一般的に、退職時の貯金目安額は「夫婦で3千万円」といわれる。年金で補えない生活費が年100万とした場合、退職後の30年で3千万円が必要になる。もちろん、家族構成や持ち家かどうかで必要額は違う。だが、貯金をしていても「不惑」にはなれない40代は多い。

 38歳女性と41歳男性の夫婦は1700万円超の貯金を持つが、仕事への不安が尽きない。
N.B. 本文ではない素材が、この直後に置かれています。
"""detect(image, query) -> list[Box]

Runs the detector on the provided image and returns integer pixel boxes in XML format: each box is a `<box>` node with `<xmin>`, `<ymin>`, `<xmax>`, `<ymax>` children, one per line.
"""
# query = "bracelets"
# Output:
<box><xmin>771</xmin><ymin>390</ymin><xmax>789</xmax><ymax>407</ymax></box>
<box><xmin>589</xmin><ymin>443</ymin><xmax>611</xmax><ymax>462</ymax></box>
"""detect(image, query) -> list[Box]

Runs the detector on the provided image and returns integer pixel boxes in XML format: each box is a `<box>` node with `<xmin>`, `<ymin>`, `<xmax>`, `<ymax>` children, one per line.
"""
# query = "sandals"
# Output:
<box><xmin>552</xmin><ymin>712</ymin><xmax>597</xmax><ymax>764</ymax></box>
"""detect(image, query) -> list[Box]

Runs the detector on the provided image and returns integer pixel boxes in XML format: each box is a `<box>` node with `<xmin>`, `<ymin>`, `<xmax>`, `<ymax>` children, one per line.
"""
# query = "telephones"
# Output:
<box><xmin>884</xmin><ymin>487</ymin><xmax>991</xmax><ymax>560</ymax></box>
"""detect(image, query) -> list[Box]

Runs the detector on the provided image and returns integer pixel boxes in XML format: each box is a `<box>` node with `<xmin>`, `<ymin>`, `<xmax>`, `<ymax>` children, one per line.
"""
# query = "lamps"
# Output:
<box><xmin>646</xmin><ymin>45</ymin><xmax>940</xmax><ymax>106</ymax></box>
 女性は20代のころ教職についたが、体調を崩して退職。当時「女性ひとりで生きていけるように」と、1千万円を目標に貯金を始めた。収入を上げるべく、ある時は公務員を目指し、ある時は日中の仕事に加えて早朝と夜のアルバイトを掛け持つ「トリプルワーク」も経験。ヘルパー2級の資格もとった。
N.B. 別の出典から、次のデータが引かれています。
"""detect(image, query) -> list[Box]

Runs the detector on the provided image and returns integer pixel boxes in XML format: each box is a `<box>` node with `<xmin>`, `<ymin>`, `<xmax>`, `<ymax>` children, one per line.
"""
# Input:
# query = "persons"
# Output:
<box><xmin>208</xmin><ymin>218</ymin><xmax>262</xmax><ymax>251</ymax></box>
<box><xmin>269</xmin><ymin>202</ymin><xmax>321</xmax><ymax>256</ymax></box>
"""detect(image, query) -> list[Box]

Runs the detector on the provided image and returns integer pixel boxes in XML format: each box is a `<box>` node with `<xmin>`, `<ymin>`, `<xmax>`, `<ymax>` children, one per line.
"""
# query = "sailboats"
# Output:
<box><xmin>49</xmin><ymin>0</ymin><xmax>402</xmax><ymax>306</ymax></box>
 1千万円を貯め、「無職になってもしばらくは大丈夫」と安心できた。「健康であれば、何かしら仕事はある」という実感も生まれた。だが結婚した今も、「40歳で2千万円」を目標に貯金を続ける。現在は弁護士事務所に勤めるが、小規模で仕事がいつまで続くか分からない。夫もいま体調不良で休業中で、「いつか、支出が収入を上回るのでは」と不安が尽きないという。

 不安を解消するひとつの方法は、そろそろ後半戦に入る人生を再設計することだ。『40代から間に合うマネープラン』の著書をもつ田辺南香さんは、40歳前後で金銭的なシミュレーションを行う意義を説く。

「20代より今後のキャリアが見えやすいから、シミュレーションもしやすい。収入もあと20年続くから、貯金が足りなくてもまだ挽回できる。40代は、未来を変えられる年齢なんです」

 生活に必要な収入はある。若者と違って、100円単位で生活費を削る必要もない。そんな40代にオススメは、貯蓄用口座の活用だ。普段使っている銀行で貯蓄用口座を作り、毎月決まった額が普通口座から自動的に移る仕組みをつくる。自分のお金ながら、普段目にしない場所に隠すだけで貯金は膨らむ。